Yuji Senuma 瀬沼 優司

Personal information
- Full name: Yuji Senuma
- Date of birth: 1 September 1990 (age 34)
- Place of birth: Sagamihara, Japan
- Height: 1.85 m (6 ft 1 in)
- Position(s): Forward

Youth career
- 2006–2008: Toko Gakuen High School

College career
- Years: Team / Apps / (Gls)
- 2009–2012: University of Tsukuba

Senior career*
- Years: Team / Apps / (Gls)
- 2012–2017: Shimizu S-Pulse / 14 / (1)
- 2014: → Tochigi SC (loan) / 25 / (7)
- 2015–2016: → Ehime FC (loan) / 80 / (16)
- 2017: → Montedio Yamagata (loan) / 38 / (9)
- 2018: Montedio Yamagata / 16 / (0)
- 2018–2020: Yokohama FC / 15 / (1)
- 2021: Zweigen Kanazawa / 33 / (6)
- 2022–2024: Tochigi SC / 15 / (1)
- 2023–2024: → SC Sagamihara (loan) / 49 / (5)

Medal record
Shimizu S-Pulse
| Runner-up | J.League Cup | 2012 |

= Yuji Senuma =

Japanese footballer

Yuji Senuma (瀬沼 優司, Senuma Yūji) is a Japanese former football player who played as a forward.

Senuma has over 230 appearances in the J2 League.

==Career==

On 24 June 2012, Senuma joined Shimizu S-Pulse from the University of Tsukuba as a new player for the 2013 season. However, on 2 August 2012, he was approved to become a specially-designated player for the 2012 season, meaning he could make appearances during the 2012 season.

On 8 January 2014, Senuma was announced at Tochigi SC on a one year loan deal. On 13 August 2014, his loan was cut short and he returned to Shimizu S-Pulse after scoring 7 goals in 25 matches.
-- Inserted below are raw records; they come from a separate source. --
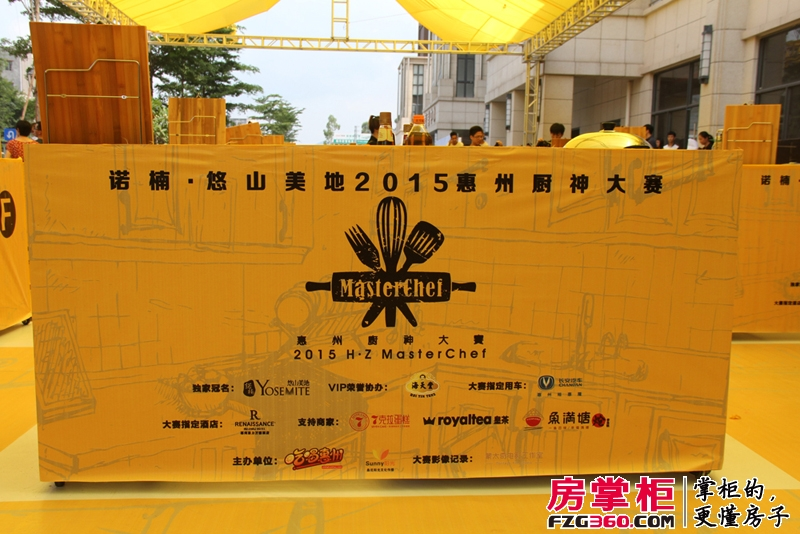 惠州首届厨神大赛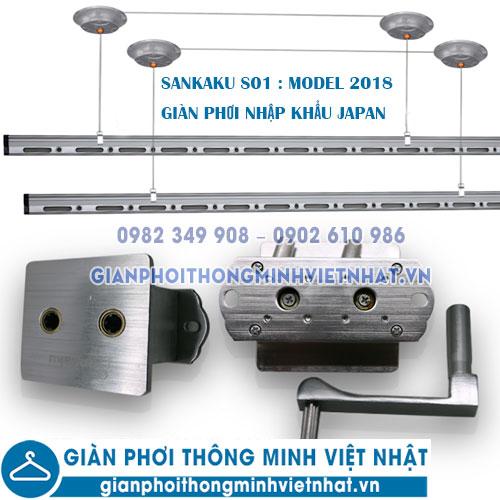 gian-phoi-nhap-khau-sankaku-s01-model-2018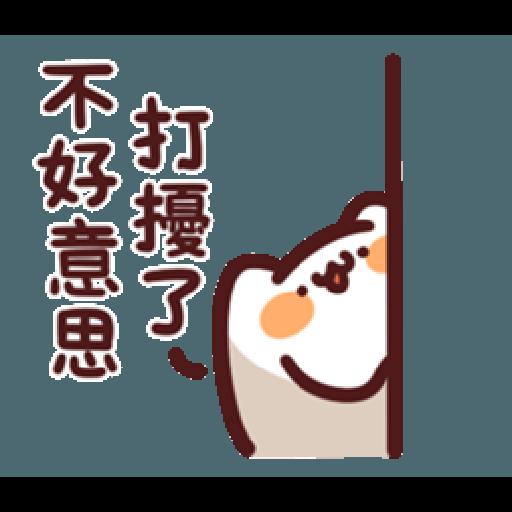 18cat - Sticker 25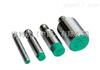 NBB20-L2-E2-V1P+F倍加福现货接近传感器种类介绍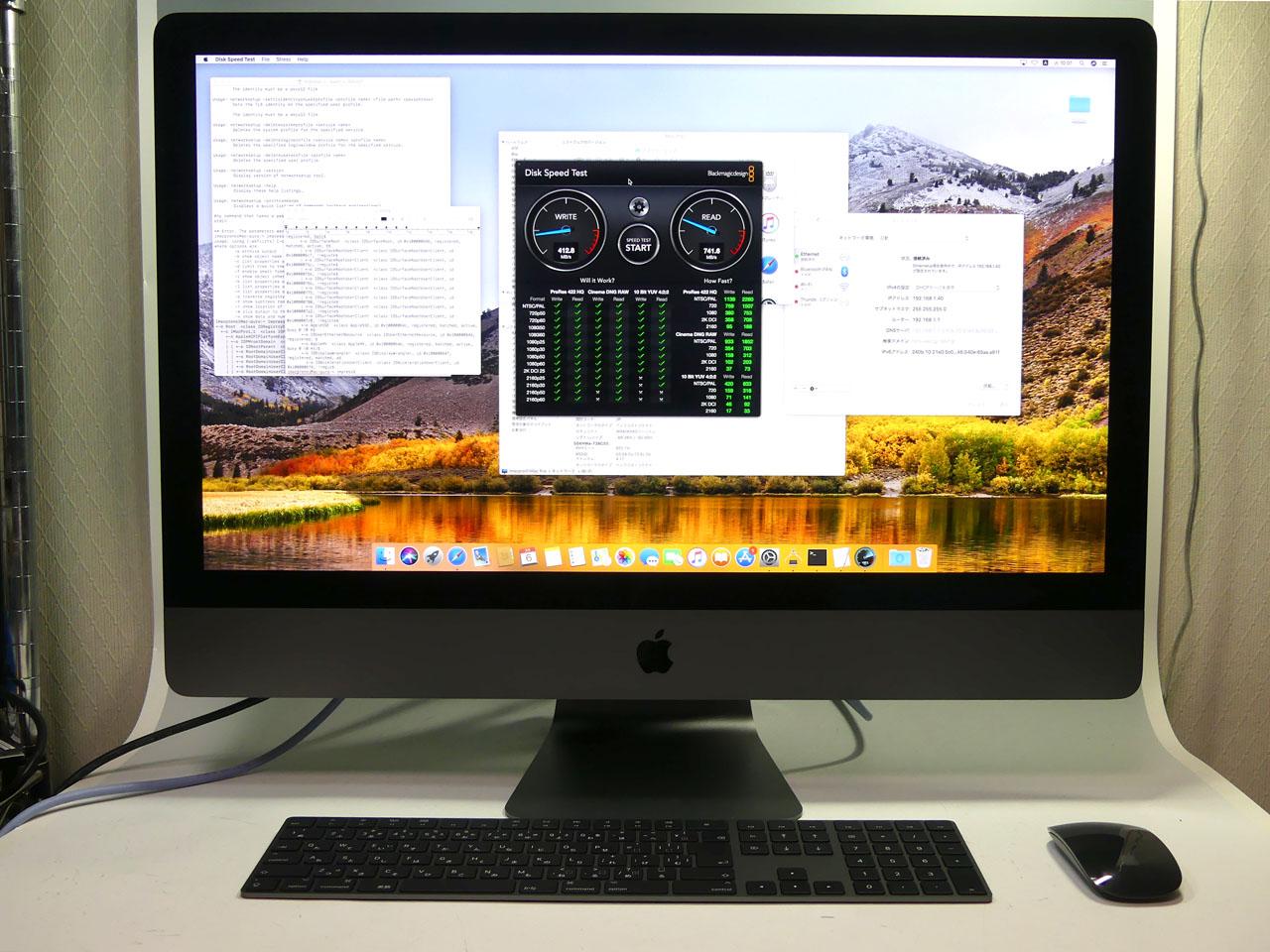 "iMac Pro 27""(Late 2017)。Xeon W(3.2GHz、8コア)、32GBメモリ、1TB SSD、Radeon Pro Vega 56搭載モデル"
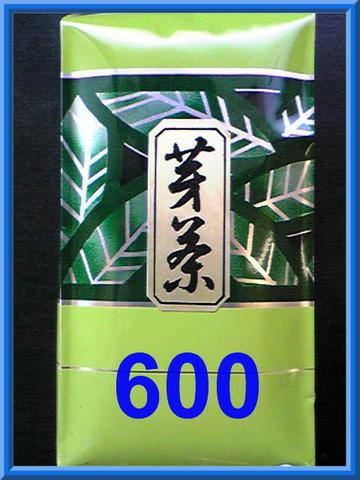茶師文男の【芽600】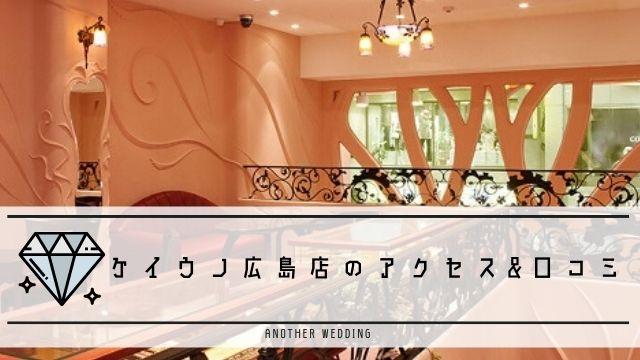 ケイウノ広島店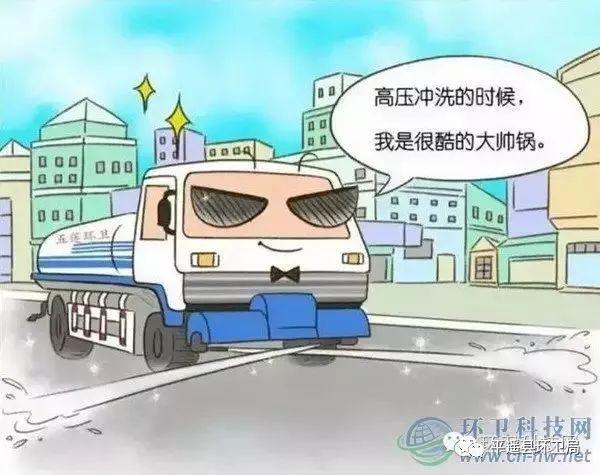 【涨知识】洒水车为什么在下雨天还要洒水?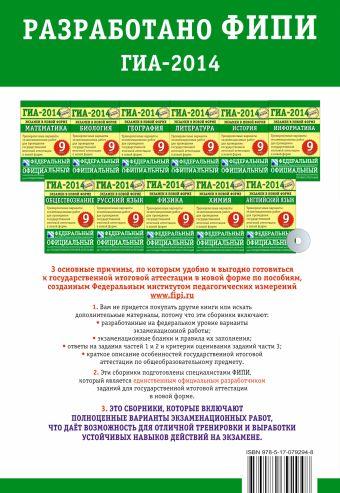 ГИА-2014. ФИПИ. Обществознание. (70x100/16) Тренировочные варианты экзаменационных работ для проведения государственной итоговой аттестации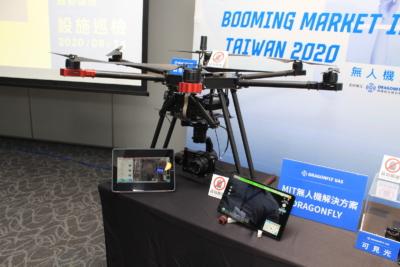 提供彈性酬載 翔隆航太發表 MIT 無人機解決方案 DRAGONFLY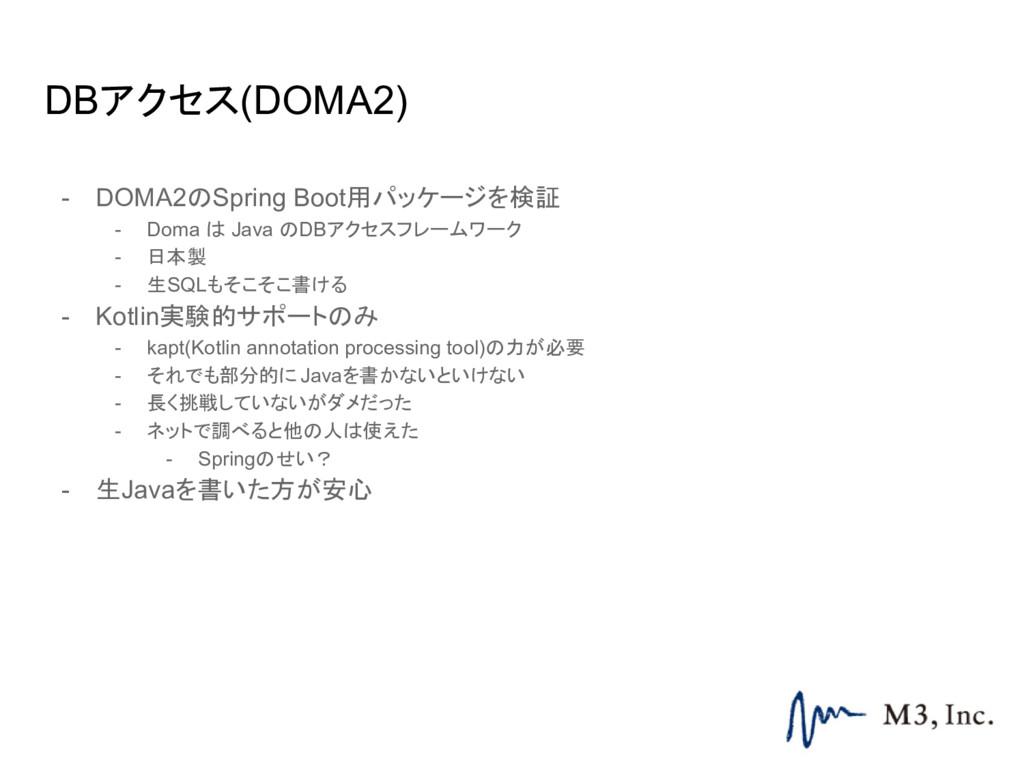 DBアクセス(DOMA2) - DOMA2のSpring Boot用パッケージを検証 - Do...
On 8 January 2015, Senuma was announced at Ehime FC on a one year loan deal.

Senuma participated in a training camp during his loan to Montedio Yamagata, due to the heavy snowfall in Yamagata. On 18 July 2017, Senuma suffered a strained right soleus muscle injury, and would be out for a few weeks. He was the team's top goalscorer at this point, with 6 goals in 21 games.
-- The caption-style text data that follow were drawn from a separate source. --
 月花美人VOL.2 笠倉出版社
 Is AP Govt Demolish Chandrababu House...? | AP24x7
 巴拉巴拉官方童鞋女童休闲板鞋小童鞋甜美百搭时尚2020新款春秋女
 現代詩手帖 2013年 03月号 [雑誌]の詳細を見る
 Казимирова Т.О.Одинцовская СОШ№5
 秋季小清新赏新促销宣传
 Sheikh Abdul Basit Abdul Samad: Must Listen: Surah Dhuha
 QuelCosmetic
On 20 December 2017, Senuma was announced at Montedio Yamagata on a permanent transfer. During the 2018 season, he was appointed as vice-captain, along with Jairo Rodrigues and Takuya Honda.

On 27 July 2018, Senuma was announced at Yokohama FC on a permanent transfer.
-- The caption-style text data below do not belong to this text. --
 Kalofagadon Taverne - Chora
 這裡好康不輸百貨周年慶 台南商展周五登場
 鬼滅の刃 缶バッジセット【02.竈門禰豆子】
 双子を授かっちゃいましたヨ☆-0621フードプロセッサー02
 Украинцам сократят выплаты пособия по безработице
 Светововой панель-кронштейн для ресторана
On 2 January 2021, Senuma was announced at Zweigen Kanazawa on a permanent transfer.

On 1 January 2022, Senuma was announced at Tochigi SC on a permanent transfer.

On 17 July 2023, Senuma was announced at SC Sagamihara on a six month loan deal.

On 1 May 2025, Senuma announced his retirement from football.

==Club statistics==
Updated to 1 March 2019.

| Club performance |  |  | League |  | Cup |  | League Cup |  | Other |  | Total |  |
| Season | Club | League | Apps | Goals | Apps | Goals | Apps | Goals | Apps | Goals | Apps | Goals |
| Japan |  |  | League |  | Emperor's Cup |  | J. League Cup |  | Other^{1} |  | Total |  |
| 2012 | Shimizu S-Pulse | J1 League | 3 | 1 | - |  | 2 | 1 | - |  | 5 | 2 |
| 2013 | 9 | 0 | 0 | 0 | 6 | 0 | - |  | 15 | 0 |
| 2014 | Tochigi SC | J2 League | 25 | 7 | 1 | 0 | - |  | - |  | 26 | 7 |
| Shimizu S-Pulse | J1 League | 2 | 0 | - |  | - |  | - |  | 2 | 0 |
| 2015 | Ehime FC | J2 League | 40 | 6 | 2 | 1 | - |  | 1 | 0 | 43 | 7 |
| 2016 | 40 | 10 | 2 | 0 | – |  | – |  | 42 | 10 |
| 2017 | Montedio Yamagata | 38 | 9 | 1 | 1 | – |  | – |  | 39 | 10 |
| 2018 | 16 | 0 | 2 | 0 | – |  | – |  | 18 | 0 |
| 2018 | Yokohama FC | 15 | 1 | 0 | 0 | – |  | – |  | 15 | 1 |
| Total |  |  | 188 | 34 | 8 | 2 | 8 | 1 | 1 | 0 | 205 | 37 |

^{1}Includes Promotion Playoffs to J1.